Lubrizol Corporation
- Company type: Subsidiary
- Industry: Chemicals
- Founded: 1928; 98 years ago
- Headquarters: Wickliffe, Ohio, United States
- Key people: Rebecca Liebert (president and CEO)
- Products: Specialty chemicals
- Revenue: Approximately $6.5 billion (2016)
- Owner: Berkshire Hathaway
- Number of employees: Approximately 7,000+
- Divisions: Lubrizol Additives Lubrizol Surface Sciences Lubrizol Engineered Materials
- Website: www.lubrizol.com

= Lubrizol =

U.S. chemical company

Lubrizol Corporation is a global provider of specialty chemicals for the transportation, industrial and consumer markets. These products include additives for engine oils and other transportation-related fluids, additives for industrial lubricants, and additives for gasoline and diesel fuel. In addition, Lubrizol makes ingredients and additives for personal care products, pharmaceuticals and medical devices, specialty materials, including plastics technology, and coatings in the form of specialty resins and additives.

Since 2011, Lubrizol has been a subsidiary of Berkshire Hathaway. It generated $6.5 billion in revenue in 2016 and has an employee headcount of approximately 8,300 people globally.

== History ==
The Lubrizol Corporation was founded in 1928 as The Graphite Oil Products Company in Cleveland, Ohio, by father Frank A. Nason and son Francis A. "Alex" Nason, Thomas W. James and brothers Kent H. Smith, Vincent K. Smith and A. Kelvin Smith. The company's first product was a graphite lubricant and applicator for early automobiles. In 1929, the company changed its name to The Lubri-Graph Corporation. It moved to Wickliffe, Ohio in 1931. In 1934, Lubri-Graph changed its name to The Lubri-Zol Corporation. The name changed to Lubrizol in 1943.

The company went public on the New York Stock Exchange in the 1960s. Toward the end of that decade, Lubrizol focused on developing products to help make cars cleaner and more fuel efficient. During the 1980s, the company created new additives for passenger motor oils, gear oils, hydraulic fluids and viscosity modifiers, while also eyeing biotechnology, agribusiness and specialty chemicals for other applications to expand beyond the transportation field.

▶ Supplied information
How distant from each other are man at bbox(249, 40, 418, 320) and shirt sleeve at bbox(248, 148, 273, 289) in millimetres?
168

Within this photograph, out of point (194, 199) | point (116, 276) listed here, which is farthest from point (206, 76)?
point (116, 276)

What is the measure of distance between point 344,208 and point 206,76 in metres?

...

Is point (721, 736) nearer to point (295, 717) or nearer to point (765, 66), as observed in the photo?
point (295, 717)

* * *

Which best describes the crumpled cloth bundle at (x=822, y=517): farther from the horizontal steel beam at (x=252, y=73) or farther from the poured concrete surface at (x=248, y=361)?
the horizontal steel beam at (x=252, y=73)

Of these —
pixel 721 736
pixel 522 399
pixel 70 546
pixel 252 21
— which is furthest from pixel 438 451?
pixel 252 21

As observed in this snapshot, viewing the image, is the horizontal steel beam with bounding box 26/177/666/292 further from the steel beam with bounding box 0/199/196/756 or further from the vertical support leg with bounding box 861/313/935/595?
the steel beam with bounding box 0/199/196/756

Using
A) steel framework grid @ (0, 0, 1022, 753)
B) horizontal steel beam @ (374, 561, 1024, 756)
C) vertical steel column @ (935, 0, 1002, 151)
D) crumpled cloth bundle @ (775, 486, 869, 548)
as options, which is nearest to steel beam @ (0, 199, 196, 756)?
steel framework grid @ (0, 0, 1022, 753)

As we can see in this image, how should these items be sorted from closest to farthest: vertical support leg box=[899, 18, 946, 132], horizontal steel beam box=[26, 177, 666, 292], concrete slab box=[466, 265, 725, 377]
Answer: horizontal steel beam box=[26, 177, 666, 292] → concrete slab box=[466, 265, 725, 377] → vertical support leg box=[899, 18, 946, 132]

▶ Problems to work on
1/ Print the portion of the Lubrizol article that starts with the words containing "Lubrizol Corporation is" and ends with "resins and additives.".
2/ According to the Lubrizol article, in what year did the company move to Wickliffe, Ohio?
3/ Condense the paragraph of the Lubrizol article that begins "The company went public" into a short bulleted list that keeps its main facts.

▶ Answers to the exercises
1/
Lubrizol Corporation is a global provider of specialty chemicals for the transportation, industrial and consumer markets. These products include additives for engine oils and other transportation-related fluids, additives for industrial lubricants, and additives for gasoline and diesel fuel. In addition, Lubrizol makes ingredients and additives for personal care products, pharmaceuticals and medical devices, specialty materials, including plastics technology, and coatings in the form of specialty resins and additives.

2/ 1931

3/
- Went public on the New York Stock Exchange in the 1960s.
- Late 1960s: focused on products to make cars cleaner and more fuel efficient.
- 1980s: created new additives for passenger motor oils, gear oils, hydraulic fluids and viscosity modifiers.
- 1980s: also looked at biotechnology, agribusiness and specialty chemicals for other applications to expand beyond transportation.